Keith Coventry : Estates - linocuts and etchings

Oct 2020 - ongoing

Keith Coventry’s association with the YBA movement of the 1990s is more to do with generation rather than approach to practice. His significance to that generation, and more broadly to the history of contemporary British art in the twentieth and twenty-first centuries is here presented through the medium of printmaking. His engagement with the traditional mediums of sculpture, and more particularly painting, ideally translates into the medium of screenprinting and etching. From the beginning of his exhibition history he has woven a complex set of connections between the expression of a modernist aesthetic in architecture, its inevitable failure to deliver its promised utopian vision and the concomitant manifestation of that modernism in painting and sculpture of the 1920s to 1960s.

Kasimir Malevich’s Suprematism is sublimated into Coventry’s series of ‘Estate etchings’. But whereas Malevich stated that he was ‘trying desperately to liberate art from the ballast of the representational world’ Coventry’s finely worked etchings are full of representational content. They are directly derived from the schematic maps of public housing estates and as all other content is removed, our initial response to the work is on a purely aesthetic level. However, the titles serve to unpack the latent content of the work. In the ‘Ontological etchings’ Coventry has extracted all the information from the same maps except for the directional arrows, ‘you are here’. The implicit play on words implies its opposite, ‘you are nowhere’, pointing to the sense of rootlessness of many of the inhabitants of these essentially failed public housing projects.
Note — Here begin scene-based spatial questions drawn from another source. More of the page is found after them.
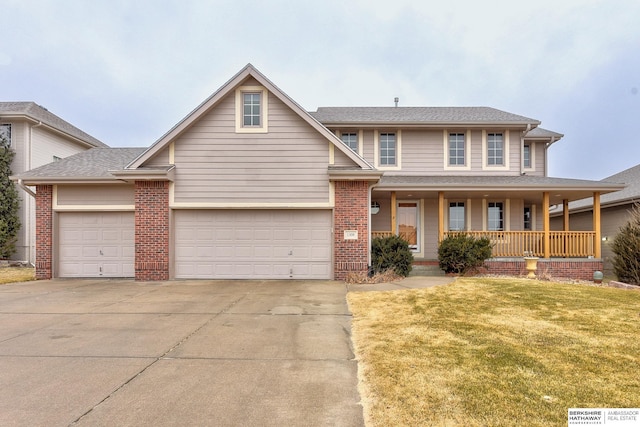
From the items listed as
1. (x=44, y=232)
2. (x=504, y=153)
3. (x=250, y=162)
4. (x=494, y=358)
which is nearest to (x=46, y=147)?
(x=44, y=232)

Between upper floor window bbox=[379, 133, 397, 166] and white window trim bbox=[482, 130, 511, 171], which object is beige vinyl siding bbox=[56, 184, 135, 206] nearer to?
upper floor window bbox=[379, 133, 397, 166]

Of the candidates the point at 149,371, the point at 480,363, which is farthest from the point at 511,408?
the point at 149,371

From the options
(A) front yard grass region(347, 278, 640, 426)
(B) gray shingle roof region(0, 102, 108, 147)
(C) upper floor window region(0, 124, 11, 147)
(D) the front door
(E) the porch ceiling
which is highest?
(B) gray shingle roof region(0, 102, 108, 147)

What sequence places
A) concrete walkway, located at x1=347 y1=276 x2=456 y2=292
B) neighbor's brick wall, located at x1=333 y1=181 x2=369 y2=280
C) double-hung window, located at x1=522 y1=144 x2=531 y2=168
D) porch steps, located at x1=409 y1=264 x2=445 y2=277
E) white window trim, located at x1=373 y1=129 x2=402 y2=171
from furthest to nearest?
double-hung window, located at x1=522 y1=144 x2=531 y2=168, white window trim, located at x1=373 y1=129 x2=402 y2=171, porch steps, located at x1=409 y1=264 x2=445 y2=277, neighbor's brick wall, located at x1=333 y1=181 x2=369 y2=280, concrete walkway, located at x1=347 y1=276 x2=456 y2=292

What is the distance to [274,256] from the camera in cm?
1095

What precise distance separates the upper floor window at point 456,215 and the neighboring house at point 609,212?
17.4 feet

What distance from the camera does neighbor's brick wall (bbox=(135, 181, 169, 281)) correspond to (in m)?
10.7

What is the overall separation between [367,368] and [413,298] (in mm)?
3981

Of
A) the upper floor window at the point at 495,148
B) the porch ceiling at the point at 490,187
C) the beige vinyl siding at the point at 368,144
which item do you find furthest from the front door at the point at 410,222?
the upper floor window at the point at 495,148

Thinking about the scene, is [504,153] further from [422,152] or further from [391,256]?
[391,256]

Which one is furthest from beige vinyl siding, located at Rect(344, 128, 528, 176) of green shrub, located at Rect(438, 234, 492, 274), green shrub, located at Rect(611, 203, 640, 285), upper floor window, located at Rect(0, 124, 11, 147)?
upper floor window, located at Rect(0, 124, 11, 147)

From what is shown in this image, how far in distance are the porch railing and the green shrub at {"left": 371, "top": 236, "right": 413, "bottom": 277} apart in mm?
1327

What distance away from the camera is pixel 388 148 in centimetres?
1484

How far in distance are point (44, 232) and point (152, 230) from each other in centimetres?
392
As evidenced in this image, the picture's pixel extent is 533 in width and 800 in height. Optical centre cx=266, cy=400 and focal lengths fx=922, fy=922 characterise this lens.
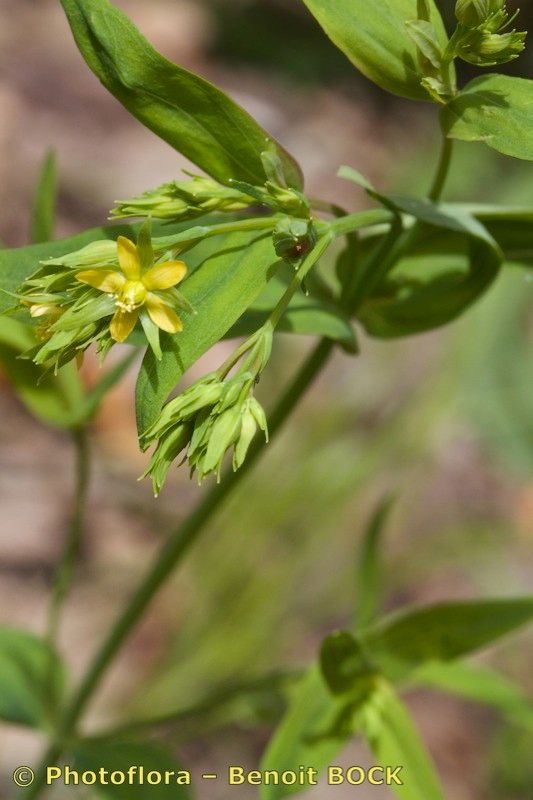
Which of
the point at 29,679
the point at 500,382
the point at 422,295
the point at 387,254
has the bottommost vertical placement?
the point at 500,382

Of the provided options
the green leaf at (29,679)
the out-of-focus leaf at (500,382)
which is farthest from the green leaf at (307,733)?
the out-of-focus leaf at (500,382)

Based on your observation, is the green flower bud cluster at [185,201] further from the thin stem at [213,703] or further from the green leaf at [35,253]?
the thin stem at [213,703]

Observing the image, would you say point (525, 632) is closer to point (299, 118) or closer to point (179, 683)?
point (179, 683)

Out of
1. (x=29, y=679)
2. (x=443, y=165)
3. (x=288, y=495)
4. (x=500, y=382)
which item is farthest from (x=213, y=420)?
(x=500, y=382)

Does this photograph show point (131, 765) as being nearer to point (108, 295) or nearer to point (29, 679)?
point (29, 679)

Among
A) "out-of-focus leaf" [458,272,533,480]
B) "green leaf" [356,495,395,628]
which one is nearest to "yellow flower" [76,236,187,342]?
"green leaf" [356,495,395,628]
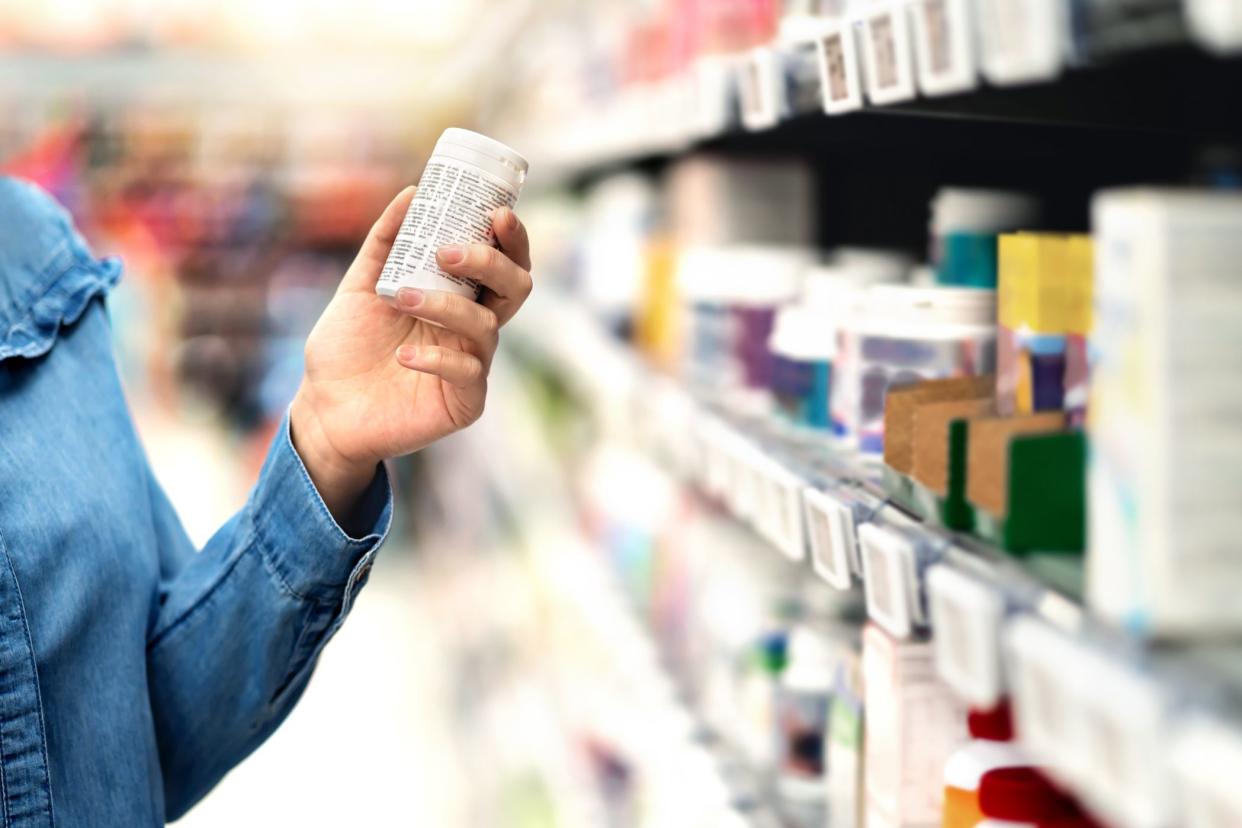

 Keith Coventry’s ability to conflate both the history of recent art and the realities of British society as expressed in both the architecture and the more banal aspects of the urban environment places him at the very centre of recent developments in contemporary art. His re-appraisal of the relationship of art history to the contemporary urban environment has produced a unique body of work which constitutes a true ‘history painting’ of the twentieth and twenty-first centuries.